In this study, scores indicating diarrhea were observed only on the second week of life in all treatments. According to Lucci (1989) occurrence of diarrhea is expected during the first weeks of life of the calf, especially diarrhea caused by bacteria such as Salmonella spp. and Escherichia coli. However, it was also observed that pigs fed mannanoligosaccharides mixed into milk replacer had lower fecal score, although this effect was not significantly different. According to Spring et al. (2000), enterobacteria are adsorbed by mannan-oligosaccharides in the digestive tract, thus preventing the colonization of the gut, and consequently decreasing the incidence of diarrhea. Thus, the difference between the fecal scores observed in this study, though only numerically, can be associated with the treatment.
The quantity of additive supplied was the same for both treatments with addition of mannan-oligosaccharides. However, calves in the mannan-oligosaccharides mixed into milk replacer treatment received 4 g/day from the first delivery of milk replacer, while the animals fed mannanoligosaccharides added to starter concentrate had additive dependent on starter diet intake, which, on the first week, as expected, is low. Furthermore, it was observed that after weaning the calves remained with the score close to 1, with an indication of health in calves. According Radostits (1975), diarrhea is the main clinical sign of dysfunction of the digestive tract.
The inclusion of mannan-oligosaccharides in the diet did not significantly affect (P>0.05) the plasma glucose concentrations in calves until the eighth week of life (Table 5). Similarly, there was no significant effect (P>0.05) for the treatment × age interaction. However, significant effect was observed (P<0.0001) with aging.
Data of plasma glucose concentrations in calves fed a diet with the addition of mannan-oligosaccharides were not found in the literature. Studies with other additives provided data for this parameter similar to that observed in this study (Quigley et al., 1994). Nevertheless, other authors had lower values of plasma glucose concentration and decreasing values during the first weeks (Nussio et al., 2003; Klotz & Heitmann et al., 2006). However, the averages (Figure 3) are within the recommended rates in the literature and indicate plasma concentrations between 90 and 100 mg/dL until six weeks of life in calves during the pre-weaning period (Huber, 1969).

[Collected data entries]
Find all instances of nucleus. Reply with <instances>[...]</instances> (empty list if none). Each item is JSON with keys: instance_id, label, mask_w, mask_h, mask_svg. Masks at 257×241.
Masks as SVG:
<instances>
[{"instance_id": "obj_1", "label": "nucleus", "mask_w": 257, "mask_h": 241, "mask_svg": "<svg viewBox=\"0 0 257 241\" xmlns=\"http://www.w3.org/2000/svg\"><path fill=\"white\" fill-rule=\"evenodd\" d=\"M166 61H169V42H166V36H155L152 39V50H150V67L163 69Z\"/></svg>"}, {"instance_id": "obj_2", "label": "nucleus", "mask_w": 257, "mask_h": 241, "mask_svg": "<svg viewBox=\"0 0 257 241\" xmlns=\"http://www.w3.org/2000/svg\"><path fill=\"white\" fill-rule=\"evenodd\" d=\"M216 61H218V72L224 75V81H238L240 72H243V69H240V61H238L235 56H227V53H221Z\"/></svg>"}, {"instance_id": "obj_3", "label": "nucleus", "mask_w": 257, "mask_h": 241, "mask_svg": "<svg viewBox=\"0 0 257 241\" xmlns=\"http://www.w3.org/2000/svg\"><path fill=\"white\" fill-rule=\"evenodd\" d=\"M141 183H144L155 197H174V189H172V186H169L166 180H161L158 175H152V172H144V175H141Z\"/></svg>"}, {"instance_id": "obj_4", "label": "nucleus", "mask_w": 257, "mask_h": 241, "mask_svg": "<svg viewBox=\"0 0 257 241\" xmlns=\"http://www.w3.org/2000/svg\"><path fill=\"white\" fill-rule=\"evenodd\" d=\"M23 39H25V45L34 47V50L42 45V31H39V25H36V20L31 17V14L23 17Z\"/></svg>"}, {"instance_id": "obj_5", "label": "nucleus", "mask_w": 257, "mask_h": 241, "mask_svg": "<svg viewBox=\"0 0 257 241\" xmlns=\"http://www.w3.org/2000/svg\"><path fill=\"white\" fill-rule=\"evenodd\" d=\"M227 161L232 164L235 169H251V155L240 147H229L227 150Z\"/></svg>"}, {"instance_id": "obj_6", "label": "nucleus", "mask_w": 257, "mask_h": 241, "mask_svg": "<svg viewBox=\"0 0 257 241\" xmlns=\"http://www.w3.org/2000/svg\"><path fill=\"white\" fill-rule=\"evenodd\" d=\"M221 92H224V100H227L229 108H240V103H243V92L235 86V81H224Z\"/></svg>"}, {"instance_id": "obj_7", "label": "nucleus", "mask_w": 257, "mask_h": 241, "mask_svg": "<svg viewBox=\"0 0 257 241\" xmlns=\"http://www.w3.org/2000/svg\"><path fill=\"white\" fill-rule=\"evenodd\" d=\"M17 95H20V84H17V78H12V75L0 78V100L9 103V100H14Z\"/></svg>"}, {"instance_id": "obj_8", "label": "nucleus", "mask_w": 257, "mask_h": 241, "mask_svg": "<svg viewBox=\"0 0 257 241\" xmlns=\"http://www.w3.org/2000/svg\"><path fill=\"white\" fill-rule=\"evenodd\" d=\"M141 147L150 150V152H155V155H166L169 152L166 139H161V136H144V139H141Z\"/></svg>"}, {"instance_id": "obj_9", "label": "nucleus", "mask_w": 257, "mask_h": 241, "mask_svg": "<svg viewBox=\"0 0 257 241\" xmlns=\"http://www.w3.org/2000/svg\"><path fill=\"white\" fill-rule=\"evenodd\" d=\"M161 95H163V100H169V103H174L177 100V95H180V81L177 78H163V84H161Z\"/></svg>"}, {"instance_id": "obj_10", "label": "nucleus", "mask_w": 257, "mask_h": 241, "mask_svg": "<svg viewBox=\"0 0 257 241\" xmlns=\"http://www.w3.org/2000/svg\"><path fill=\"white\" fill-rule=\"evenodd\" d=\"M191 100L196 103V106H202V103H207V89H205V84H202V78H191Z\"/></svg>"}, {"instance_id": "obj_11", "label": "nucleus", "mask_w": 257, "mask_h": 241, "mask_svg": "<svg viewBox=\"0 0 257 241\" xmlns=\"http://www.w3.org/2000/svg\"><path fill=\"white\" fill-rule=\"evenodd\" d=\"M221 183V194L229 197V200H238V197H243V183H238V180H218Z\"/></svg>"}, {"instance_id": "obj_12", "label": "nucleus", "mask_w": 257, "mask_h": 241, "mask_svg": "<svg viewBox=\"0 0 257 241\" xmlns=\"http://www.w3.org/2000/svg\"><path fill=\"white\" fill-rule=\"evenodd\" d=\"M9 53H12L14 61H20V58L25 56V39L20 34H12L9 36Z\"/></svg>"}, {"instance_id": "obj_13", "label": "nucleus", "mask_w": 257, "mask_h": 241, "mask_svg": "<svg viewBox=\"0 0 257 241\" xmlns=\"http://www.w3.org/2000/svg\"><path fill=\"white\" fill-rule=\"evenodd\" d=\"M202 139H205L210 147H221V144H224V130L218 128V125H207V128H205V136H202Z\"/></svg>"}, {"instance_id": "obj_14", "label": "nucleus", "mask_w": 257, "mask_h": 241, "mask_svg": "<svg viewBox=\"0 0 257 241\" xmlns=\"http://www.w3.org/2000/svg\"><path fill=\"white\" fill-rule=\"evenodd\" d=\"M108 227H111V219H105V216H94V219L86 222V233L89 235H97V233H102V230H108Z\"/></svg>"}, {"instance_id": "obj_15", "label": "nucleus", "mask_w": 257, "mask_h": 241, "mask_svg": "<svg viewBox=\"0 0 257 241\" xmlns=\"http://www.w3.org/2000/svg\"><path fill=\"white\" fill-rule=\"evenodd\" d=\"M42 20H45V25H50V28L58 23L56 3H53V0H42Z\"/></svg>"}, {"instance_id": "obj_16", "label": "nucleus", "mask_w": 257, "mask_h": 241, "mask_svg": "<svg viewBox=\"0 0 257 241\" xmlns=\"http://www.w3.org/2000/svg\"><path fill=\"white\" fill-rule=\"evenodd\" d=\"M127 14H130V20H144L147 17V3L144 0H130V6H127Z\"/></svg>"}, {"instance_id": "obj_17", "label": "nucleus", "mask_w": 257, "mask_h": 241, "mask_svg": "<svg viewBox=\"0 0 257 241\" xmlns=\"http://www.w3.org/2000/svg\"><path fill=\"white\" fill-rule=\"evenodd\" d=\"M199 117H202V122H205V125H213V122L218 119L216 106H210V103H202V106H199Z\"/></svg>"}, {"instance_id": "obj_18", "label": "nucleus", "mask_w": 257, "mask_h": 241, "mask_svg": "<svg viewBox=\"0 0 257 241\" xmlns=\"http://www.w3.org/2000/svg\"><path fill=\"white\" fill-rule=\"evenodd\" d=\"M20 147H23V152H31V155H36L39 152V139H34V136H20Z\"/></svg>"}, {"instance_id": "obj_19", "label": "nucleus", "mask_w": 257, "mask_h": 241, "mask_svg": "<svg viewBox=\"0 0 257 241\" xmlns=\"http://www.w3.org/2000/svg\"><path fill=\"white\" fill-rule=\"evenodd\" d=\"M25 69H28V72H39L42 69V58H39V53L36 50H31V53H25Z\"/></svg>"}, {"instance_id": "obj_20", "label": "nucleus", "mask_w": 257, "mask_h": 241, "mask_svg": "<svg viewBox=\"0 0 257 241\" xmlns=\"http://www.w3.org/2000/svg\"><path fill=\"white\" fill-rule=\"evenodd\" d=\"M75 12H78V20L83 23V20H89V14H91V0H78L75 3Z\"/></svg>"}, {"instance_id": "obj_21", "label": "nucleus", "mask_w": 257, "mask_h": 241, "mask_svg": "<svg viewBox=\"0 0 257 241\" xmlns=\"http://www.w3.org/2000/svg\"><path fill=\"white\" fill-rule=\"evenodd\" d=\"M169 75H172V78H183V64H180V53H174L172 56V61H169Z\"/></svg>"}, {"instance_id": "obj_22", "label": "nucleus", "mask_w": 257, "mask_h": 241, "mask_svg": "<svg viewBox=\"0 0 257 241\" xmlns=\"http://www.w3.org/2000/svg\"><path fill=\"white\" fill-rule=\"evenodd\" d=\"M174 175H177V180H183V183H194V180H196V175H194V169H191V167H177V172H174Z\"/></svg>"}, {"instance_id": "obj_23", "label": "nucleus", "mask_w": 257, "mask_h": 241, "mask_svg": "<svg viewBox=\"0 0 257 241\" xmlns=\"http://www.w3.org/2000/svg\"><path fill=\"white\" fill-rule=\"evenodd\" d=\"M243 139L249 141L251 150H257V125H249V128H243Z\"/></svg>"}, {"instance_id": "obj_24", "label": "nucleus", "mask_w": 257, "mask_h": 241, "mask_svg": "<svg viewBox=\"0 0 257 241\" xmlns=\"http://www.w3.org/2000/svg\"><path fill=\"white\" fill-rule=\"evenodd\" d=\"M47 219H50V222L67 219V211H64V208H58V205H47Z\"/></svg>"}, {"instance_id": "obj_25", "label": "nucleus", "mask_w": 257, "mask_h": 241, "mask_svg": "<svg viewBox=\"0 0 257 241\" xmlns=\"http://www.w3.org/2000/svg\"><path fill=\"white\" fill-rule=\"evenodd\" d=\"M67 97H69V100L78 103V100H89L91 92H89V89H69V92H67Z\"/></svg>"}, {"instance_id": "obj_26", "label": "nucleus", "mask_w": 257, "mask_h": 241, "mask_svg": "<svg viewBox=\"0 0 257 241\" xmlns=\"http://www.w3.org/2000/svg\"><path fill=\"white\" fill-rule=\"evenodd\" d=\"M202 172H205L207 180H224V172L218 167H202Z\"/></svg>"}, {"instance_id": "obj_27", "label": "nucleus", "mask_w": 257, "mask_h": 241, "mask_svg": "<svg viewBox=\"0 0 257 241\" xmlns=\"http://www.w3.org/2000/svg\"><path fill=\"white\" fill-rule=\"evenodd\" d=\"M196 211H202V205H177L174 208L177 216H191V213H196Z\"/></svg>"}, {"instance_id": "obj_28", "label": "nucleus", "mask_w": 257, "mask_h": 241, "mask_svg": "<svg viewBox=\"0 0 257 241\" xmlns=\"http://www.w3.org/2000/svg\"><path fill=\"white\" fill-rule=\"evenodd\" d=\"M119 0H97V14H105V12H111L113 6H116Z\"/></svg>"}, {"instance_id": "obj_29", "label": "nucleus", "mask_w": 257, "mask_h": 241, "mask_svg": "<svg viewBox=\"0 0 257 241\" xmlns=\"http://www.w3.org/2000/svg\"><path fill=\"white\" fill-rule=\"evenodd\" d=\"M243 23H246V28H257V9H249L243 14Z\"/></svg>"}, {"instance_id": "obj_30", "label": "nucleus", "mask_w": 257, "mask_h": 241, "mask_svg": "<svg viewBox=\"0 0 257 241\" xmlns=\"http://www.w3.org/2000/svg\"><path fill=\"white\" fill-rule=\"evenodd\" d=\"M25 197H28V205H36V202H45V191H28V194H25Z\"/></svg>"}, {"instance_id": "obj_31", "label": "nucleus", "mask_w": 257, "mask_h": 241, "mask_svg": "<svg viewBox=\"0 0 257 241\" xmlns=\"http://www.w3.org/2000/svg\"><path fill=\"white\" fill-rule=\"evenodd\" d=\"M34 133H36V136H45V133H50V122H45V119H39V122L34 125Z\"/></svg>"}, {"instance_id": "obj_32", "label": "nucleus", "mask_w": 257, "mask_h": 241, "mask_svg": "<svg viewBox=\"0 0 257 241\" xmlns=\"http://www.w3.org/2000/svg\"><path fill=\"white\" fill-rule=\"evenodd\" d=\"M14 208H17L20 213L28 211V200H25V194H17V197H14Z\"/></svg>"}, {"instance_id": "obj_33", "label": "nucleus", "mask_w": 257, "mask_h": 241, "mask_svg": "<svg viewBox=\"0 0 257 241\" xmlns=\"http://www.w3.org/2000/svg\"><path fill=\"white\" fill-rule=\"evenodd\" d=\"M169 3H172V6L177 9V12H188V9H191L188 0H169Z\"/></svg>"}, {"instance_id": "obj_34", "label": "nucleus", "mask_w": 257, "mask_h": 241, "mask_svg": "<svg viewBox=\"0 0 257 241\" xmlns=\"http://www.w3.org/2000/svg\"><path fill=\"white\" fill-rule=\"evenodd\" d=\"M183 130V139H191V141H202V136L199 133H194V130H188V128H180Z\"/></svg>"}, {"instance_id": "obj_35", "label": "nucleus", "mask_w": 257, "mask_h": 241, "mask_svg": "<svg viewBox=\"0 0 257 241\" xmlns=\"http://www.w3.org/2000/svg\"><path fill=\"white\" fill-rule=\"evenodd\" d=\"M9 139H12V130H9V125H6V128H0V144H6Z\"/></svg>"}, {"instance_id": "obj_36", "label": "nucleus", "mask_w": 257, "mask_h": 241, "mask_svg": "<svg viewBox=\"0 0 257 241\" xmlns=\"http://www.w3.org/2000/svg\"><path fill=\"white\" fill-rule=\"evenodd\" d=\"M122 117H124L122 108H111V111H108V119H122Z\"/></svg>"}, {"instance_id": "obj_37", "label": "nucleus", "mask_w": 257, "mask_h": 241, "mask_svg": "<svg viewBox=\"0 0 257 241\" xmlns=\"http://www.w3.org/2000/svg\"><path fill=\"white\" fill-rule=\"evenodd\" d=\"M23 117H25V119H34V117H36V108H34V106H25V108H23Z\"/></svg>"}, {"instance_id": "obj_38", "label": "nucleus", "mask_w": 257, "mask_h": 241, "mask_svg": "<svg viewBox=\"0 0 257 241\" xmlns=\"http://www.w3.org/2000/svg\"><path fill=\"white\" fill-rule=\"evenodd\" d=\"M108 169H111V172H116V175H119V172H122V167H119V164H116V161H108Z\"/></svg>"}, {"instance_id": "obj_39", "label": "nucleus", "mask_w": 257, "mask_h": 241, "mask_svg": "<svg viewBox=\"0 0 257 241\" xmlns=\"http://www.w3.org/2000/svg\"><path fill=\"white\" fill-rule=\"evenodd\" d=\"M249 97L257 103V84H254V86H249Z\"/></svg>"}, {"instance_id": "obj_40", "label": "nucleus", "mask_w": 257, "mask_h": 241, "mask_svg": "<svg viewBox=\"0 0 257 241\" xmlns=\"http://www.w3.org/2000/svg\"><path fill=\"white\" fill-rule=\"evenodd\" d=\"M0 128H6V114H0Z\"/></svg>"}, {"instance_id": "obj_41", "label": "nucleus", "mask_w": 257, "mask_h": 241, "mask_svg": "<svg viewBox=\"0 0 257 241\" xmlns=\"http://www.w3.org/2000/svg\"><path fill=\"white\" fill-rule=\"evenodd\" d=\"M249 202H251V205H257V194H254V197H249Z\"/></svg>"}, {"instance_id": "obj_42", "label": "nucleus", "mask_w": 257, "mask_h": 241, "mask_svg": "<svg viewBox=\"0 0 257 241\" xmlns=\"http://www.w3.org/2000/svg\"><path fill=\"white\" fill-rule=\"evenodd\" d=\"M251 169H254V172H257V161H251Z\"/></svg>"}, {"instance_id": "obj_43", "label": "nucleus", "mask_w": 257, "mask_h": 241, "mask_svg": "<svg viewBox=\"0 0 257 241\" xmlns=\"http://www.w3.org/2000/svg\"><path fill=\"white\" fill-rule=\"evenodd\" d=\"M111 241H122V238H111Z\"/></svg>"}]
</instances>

- [Exercise objective] Return the words of the calf-diet passage between "The inclusion of" and "(P<0.0001) with aging.", inclusive.

- [Expected output]
The inclusion of mannan-oligosaccharides in the diet did not significantly affect (P>0.05) the plasma glucose concentrations in calves until the eighth week of life (Table 5). Similarly, there was no significant effect (P>0.05) for the treatment × age interaction. However, significant effect was observed (P<0.0001) with aging.